*TASK TO CARRY OUT*. Filter the data below, keeping only the lines that contain the string "from", and copy them unchanged.

*WORKING DATA*.
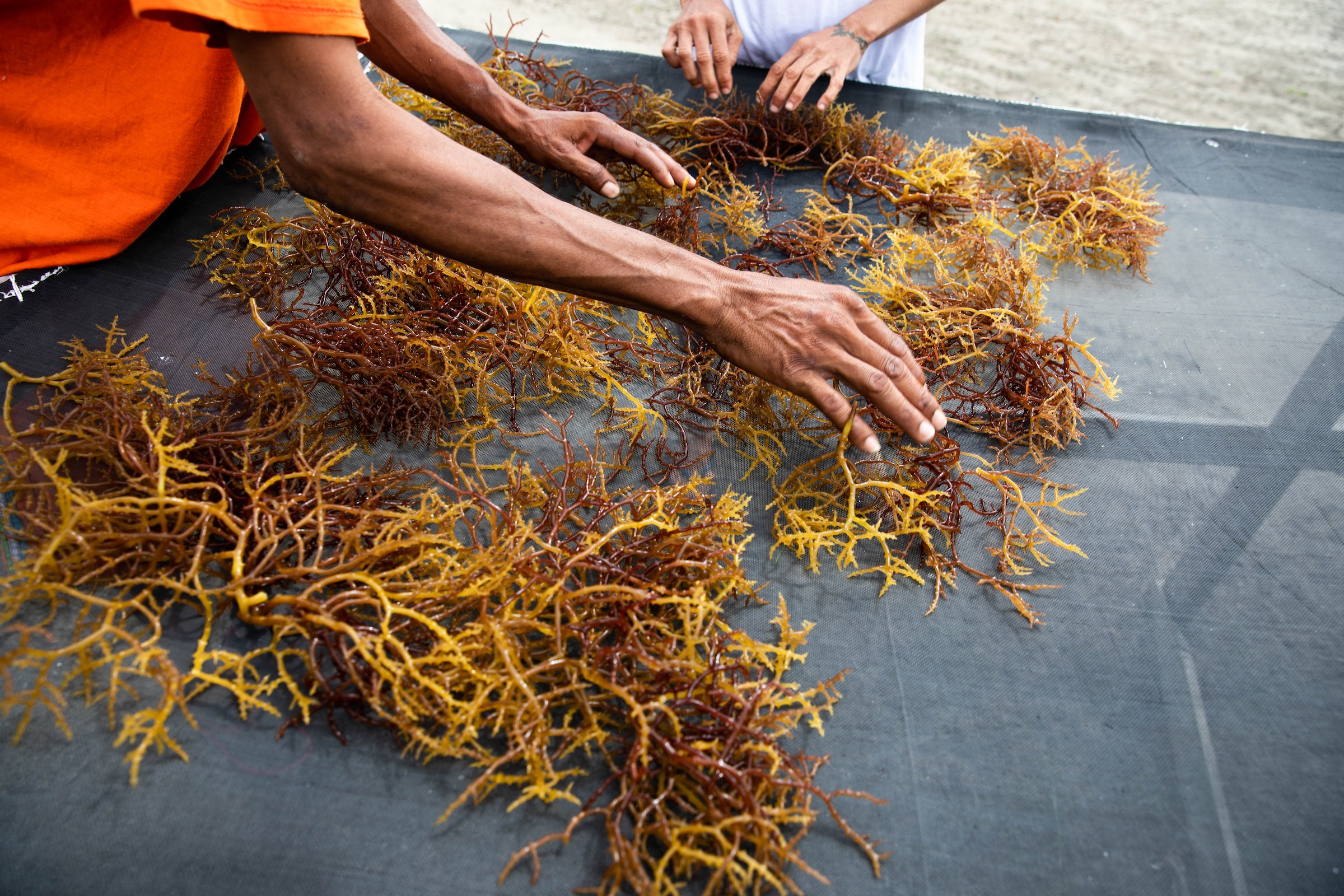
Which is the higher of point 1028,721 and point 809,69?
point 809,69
==
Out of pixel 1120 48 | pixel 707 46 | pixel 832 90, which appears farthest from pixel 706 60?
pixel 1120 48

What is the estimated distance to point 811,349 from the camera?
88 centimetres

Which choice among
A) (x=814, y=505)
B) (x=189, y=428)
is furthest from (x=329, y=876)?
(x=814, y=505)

*REPLY TO THE TASK*.
Out of pixel 1120 48 | pixel 707 46 | pixel 832 90, which appears farthest from pixel 706 60?
What is the estimated distance to point 811,349 from the camera?
is furthest from (x=329, y=876)?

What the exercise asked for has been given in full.